Increasing the Penetration of Electric Vehicles in Distribution Networks Using Optimal Charging/Discharging Control and Reactive Power Support in the Presence of Nonlinear Loads

Abstract

Electrical vehicles (EVs) are among the fastest-growing electrical loads that change both temporally and spatially on distribution networks. The large-scale integration of EVs equipped with power electronic-based chargers into distribution networks, to meet new electrical load demands, can cause instability and power quality issues. Moreover, the absence of control strategies for the smart charging and discharging of EVs at their plug-in intervals poses serious challenges to them. Accordingly, the implementation of controlled charging/discharging scheduling of EV batteries along with the use of charger capabilities, such as reactive power support, is a must.
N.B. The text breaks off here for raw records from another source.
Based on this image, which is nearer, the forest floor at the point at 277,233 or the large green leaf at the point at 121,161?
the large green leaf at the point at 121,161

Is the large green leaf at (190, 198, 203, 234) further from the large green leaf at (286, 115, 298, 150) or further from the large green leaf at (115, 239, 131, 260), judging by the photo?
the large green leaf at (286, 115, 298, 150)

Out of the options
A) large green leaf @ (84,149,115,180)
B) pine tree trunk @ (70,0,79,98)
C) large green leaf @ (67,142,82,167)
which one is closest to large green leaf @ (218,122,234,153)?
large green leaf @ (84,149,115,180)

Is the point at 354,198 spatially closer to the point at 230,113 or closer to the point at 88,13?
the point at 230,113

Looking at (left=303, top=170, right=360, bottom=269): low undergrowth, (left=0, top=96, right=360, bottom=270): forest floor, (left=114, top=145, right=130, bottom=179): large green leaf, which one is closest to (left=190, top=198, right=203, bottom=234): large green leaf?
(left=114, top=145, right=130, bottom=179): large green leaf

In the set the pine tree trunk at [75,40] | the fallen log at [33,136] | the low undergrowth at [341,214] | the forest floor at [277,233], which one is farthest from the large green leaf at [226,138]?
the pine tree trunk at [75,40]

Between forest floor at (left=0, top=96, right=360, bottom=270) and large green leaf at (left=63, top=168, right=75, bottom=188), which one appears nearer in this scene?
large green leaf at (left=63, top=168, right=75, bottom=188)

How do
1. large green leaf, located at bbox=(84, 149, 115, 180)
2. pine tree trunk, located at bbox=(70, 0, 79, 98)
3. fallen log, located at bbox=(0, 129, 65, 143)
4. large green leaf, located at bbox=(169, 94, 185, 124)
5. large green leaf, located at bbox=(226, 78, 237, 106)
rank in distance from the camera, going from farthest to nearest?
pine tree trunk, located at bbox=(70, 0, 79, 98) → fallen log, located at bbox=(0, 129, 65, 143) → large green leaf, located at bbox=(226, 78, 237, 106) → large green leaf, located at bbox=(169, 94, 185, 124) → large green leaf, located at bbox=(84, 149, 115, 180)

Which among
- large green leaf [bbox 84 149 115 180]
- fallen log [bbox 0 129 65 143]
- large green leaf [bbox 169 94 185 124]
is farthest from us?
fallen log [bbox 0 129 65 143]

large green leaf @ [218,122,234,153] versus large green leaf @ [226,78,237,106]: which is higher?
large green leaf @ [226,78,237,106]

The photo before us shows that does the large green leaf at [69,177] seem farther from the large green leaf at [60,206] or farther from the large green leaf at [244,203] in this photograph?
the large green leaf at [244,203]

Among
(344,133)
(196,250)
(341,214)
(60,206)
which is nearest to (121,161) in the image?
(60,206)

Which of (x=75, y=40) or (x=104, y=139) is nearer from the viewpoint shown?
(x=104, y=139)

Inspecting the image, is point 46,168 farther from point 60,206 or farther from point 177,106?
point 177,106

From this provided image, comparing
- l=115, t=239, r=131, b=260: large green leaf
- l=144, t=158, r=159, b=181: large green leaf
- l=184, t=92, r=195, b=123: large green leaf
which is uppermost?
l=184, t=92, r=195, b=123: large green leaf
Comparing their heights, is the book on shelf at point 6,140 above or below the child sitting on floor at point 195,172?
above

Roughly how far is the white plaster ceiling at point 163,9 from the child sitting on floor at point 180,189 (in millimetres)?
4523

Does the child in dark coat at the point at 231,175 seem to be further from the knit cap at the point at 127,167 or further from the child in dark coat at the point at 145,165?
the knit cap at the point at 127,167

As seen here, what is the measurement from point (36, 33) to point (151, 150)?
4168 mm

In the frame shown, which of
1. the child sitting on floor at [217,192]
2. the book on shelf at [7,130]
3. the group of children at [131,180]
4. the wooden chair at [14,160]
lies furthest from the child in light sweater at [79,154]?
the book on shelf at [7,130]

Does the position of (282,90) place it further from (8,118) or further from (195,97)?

Against this background, this paper introduces an integrated model to solve the problem of simultaneous active and reactive power management in distribution networks subject to network operation constraints imposed by EV batteries and chargers. To this end, this problem is modeled as an optimization problem. In this respect, minimization of the costs associated with power generation and losses and improvement of the total harmonic distortion of voltage (THDv) on network buses are two terms of the objective function. The problem is solved by a hybrid technique named the "PSO-GA algorithm"that takes advantage of both the genetic algorithm (GA) and the particle swarm optimization (PSO) method. Accordingly, the effectiveness of the proposed model is examined in a standard IEEE 33-bus distribution network populated with EVs and nonlinear devices (NLDs). The results obtained show that the maximum possible penetration rate of EVs into the network is facilitated, while technical and financial goals of the network and parking lots are ensured.